**TASK BRIEF**
Rewrite every line of the records below as a numbered list, leaving out the blank lines.

**DATA FOR THIS TASK**
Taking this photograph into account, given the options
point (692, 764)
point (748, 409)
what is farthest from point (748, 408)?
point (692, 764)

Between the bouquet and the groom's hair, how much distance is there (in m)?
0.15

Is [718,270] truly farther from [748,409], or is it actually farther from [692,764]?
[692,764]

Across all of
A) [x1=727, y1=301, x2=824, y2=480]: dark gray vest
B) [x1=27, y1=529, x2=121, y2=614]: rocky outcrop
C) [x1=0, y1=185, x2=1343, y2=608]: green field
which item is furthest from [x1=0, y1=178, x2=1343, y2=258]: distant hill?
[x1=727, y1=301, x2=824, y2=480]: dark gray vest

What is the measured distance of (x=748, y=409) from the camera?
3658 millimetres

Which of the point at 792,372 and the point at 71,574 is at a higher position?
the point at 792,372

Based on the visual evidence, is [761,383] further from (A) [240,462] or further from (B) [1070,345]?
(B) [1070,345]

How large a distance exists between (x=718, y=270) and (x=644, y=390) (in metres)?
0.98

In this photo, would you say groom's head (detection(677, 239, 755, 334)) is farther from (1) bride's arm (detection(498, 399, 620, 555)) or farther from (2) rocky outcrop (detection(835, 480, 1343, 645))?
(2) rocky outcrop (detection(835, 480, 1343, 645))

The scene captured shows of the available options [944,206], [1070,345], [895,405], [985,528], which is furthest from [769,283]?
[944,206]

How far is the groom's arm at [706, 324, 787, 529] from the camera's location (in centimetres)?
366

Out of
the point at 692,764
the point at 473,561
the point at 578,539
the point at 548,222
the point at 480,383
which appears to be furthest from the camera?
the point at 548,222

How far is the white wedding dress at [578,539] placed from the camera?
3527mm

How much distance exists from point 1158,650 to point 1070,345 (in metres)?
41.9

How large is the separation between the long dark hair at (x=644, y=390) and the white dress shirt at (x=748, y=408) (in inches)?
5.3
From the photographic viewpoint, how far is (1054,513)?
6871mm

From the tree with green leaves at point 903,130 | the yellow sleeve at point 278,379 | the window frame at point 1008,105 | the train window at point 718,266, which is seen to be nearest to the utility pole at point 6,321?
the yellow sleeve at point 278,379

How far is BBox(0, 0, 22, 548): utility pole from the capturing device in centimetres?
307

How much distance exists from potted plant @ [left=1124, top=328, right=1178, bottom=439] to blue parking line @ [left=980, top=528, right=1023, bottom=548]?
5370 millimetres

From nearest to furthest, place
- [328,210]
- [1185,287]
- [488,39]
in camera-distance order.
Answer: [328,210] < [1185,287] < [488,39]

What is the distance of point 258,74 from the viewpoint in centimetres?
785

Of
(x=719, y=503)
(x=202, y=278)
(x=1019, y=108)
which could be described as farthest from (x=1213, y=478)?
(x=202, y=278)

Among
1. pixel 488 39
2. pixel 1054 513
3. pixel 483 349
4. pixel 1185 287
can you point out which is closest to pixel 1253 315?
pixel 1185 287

**WRITTEN ANSWER**
1. Taking this photograph into account, given the options
2. point (692, 764)
3. point (748, 409)
4. what is farthest from point (748, 408)?
5. point (692, 764)
6. Between the bouquet and the groom's hair, how much distance is there (in m)?
7. 0.15
8. Is [718,270] truly farther from [748,409], or is it actually farther from [692,764]?
9. [692,764]
10. Across all of
11. A) [x1=727, y1=301, x2=824, y2=480]: dark gray vest
12. B) [x1=27, y1=529, x2=121, y2=614]: rocky outcrop
13. C) [x1=0, y1=185, x2=1343, y2=608]: green field
14. which item is furthest from [x1=0, y1=178, x2=1343, y2=258]: distant hill?
15. [x1=727, y1=301, x2=824, y2=480]: dark gray vest
16. What is the measured distance of (x=748, y=409) from the camera?
17. 3658 millimetres
18. Which of the point at 792,372 and the point at 71,574 is at a higher position?
19. the point at 792,372
20. Based on the visual evidence, is [761,383] further from (A) [240,462] or further from (B) [1070,345]?
21. (B) [1070,345]
22. How large a distance exists between (x=718, y=270) and (x=644, y=390) (in metres)?
23. 0.98
24. In this photo, would you say groom's head (detection(677, 239, 755, 334)) is farther from (1) bride's arm (detection(498, 399, 620, 555)) or farther from (2) rocky outcrop (detection(835, 480, 1343, 645))?
25. (2) rocky outcrop (detection(835, 480, 1343, 645))
26. The scene captured shows of the available options [944,206], [1070,345], [895,405], [985,528], which is furthest from [769,283]?
27. [944,206]
28. How far is the groom's arm at [706, 324, 787, 529] from the camera's location (in centimetres)?
29. 366
30. Out of
31. the point at 692,764
32. the point at 473,561
33. the point at 578,539
34. the point at 548,222
35. the point at 480,383
36. which appears to be furthest from the camera?
37. the point at 548,222
38. How far is the white wedding dress at [578,539] placed from the camera?
39. 3527mm
40. How much distance exists from point 1158,650 to point 1070,345 (in metres)?
41. 41.9
42. How large is the separation between the long dark hair at (x=644, y=390) and the white dress shirt at (x=748, y=408) (in inches)?
43. 5.3
44. From the photographic viewpoint, how far is (1054,513)?
45. 6871mm
46. From the tree with green leaves at point 903,130 | the yellow sleeve at point 278,379 | the window frame at point 1008,105 | the train window at point 718,266, which is seen to be nearest to the utility pole at point 6,321?
47. the yellow sleeve at point 278,379
48. How far is BBox(0, 0, 22, 548): utility pole from the capturing device in centimetres?
49. 307
50. How much distance exists from potted plant @ [left=1124, top=328, right=1178, bottom=439] to blue parking line @ [left=980, top=528, right=1023, bottom=548]?
51. 5370 millimetres
52. From nearest to furthest, place
53. - [328,210]
54. - [1185,287]
55. - [488,39]
56. in camera-distance order.
57. Answer: [328,210] < [1185,287] < [488,39]
58. What is the distance of point 258,74 from the viewpoint in centimetres?
59. 785
60. Of
61. (x=719, y=503)
62. (x=202, y=278)
63. (x=1019, y=108)
64. which could be described as farthest from (x=1213, y=478)?
65. (x=202, y=278)
66. Among
67. 1. pixel 488 39
68. 2. pixel 1054 513
69. 3. pixel 483 349
70. 4. pixel 1185 287
71. can you point out which is closest to pixel 1253 315?
72. pixel 1185 287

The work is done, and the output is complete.